- [Problem statement]: Pick up the SEC/GPC region exclusion documentation after its final line and continue writing it.

SEC/GPC Region Exclusion

step_sec_exclude_regions() creates a specification of a recipe step that marks regions for exclusion from analysis. Excluded regions can be solvent peaks, artifacts, flow markers, or other features that should not be included in baseline fitting or molecular weight integration.

Usage

step_sec_exclude_regions(
  recipe,
  measures = NULL,
  regions = NULL,
  purpose = c("both", "baseline", "integration"),
  role = NA,
  trained = FALSE,
  skip = FALSE,
  id = recipes::rand_id("sec_exclude_regions")
)

Arguments

recipe

A recipe object. The step will be added to the sequence of operations for this recipe.

measures

An optional character vector of measure column names to process. If NULL (the default), all measure columns will be processed.

regions

A data frame or tibble specifying regions to exclude. Must contain columns start and end (x-axis values defining each region). Optional columns: reason (character describing why excluded), sample_id (for sample-specific exclusions).

purpose

Character. What the exclusions apply to:

"baseline": Exclude from baseline fitting only
"integration": Exclude from MW integration only
"both" (default): Exclude from both baseline fitting and integration

role

Not used by this step since no new variables are created.

trained

A logical to indicate if the quantities for preprocessing have been estimated.

skip

A logical. Should the step be skipped when the recipe is baked?

id

A character string that is unique to this step to identify it.

Value

An updated version of recipe with the new step added to the sequence of any existing operations. An .excluded_regions column will be added containing exclusion information for each sample.

Details

Excluded regions are stored in a list column .excluded_regions where each element is a tibble with columns:

start: Start of excluded region (x-axis value)
end: End of excluded region (x-axis value)

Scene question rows
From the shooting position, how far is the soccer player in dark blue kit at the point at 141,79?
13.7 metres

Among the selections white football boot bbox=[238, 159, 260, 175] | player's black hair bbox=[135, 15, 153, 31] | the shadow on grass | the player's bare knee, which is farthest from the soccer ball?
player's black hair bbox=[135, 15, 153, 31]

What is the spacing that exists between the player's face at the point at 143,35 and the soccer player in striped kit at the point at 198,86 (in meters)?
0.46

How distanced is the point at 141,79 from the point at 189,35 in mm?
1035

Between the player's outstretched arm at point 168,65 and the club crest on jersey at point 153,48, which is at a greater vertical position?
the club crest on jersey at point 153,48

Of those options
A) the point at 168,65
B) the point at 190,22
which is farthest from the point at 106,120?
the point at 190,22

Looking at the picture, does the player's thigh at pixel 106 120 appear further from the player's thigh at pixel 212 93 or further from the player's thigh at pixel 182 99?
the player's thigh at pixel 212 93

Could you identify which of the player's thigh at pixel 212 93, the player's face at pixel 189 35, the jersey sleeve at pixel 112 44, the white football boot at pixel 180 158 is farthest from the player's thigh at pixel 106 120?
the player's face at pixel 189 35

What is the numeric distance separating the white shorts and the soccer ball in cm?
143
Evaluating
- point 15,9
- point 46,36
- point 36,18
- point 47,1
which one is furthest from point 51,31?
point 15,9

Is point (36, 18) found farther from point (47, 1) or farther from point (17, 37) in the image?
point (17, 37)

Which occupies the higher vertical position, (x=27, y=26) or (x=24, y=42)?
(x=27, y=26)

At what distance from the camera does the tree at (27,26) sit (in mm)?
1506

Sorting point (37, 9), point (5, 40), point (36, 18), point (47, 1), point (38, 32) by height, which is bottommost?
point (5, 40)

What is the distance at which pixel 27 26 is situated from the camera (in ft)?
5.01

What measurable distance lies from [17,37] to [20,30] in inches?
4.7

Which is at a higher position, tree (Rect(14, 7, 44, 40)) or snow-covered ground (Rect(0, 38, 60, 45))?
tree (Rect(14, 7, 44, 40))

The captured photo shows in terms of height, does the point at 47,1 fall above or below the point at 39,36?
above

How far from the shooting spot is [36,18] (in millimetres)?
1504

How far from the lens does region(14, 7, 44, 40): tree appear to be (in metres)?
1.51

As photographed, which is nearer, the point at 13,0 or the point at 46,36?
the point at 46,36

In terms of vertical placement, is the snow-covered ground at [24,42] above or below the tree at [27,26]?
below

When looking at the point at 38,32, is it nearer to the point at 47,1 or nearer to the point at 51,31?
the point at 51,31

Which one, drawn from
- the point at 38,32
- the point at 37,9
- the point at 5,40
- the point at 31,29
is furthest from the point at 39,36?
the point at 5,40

- [Result of this exercise]:
purpose: What this exclusion applies to
reason: Optional description of why this region is excluded

Sample-specific exclusions: If the regions data frame includes a sample_id column, exclusions can be applied only to specific samples. Rows without sample_id (or with sample_id = NA) are applied globally to all samples.

Common uses:

Solvent peaks that elute at the end of the chromatogram
System peaks or artifacts at specific retention times
Flow marker peaks used for retention time correction
Air bubbles or other transient artifacts

Tidying

When you tidy() this step, a tibble with columns terms, n_regions, purpose, and id is returned.

Examples

if (FALSE) { # \dontrun{
library(recipes)
library(measure)

# Exclude a single region (solvent peak at end)
exclusions <- tibble::tibble(
  start = 18.5,
  end = 20.0,
  reason = "Solvent peak"
)

rec <- recipe(~., data = sec_data) |>
  step_measure_input_long(ri_signal, location = vars(elution_volume)) |>
  step_sec_exclude_regions(regions = exclusions) |>
  prep()

# Exclude multiple regions
exclusions <- tibble::tibble(
  start = c(8.0, 18.5),
  end = c(9.0, 20.0),
  reason = c("Void volume", "Solvent peak")
)

rec <- recipe(~., data = sec_data) |>
  step_measure_input_long(ri_signal, location = vars(elution_volume)) |>
  step_sec_exclude_regions(regions = exclusions, purpose = "integration") |>
  prep()

# Sample-specific exclusions
exclusions <- tibble::tibble(
  start = c(18.5, 15.0),
  end = c(20.0, 16.0),
  sample_id = c(NA, "sample_2"),  # NA = global, specific sample_id = per-sample
  reason = c("Solvent peak", "Artifact in sample_2")
)

rec <- recipe(~., data = sec_data) |>
  step_measure_input_long(ri_signal, location = vars(elution_volume)) |>
  step_sec_exclude_regions(regions = exclusions) |>
  prep()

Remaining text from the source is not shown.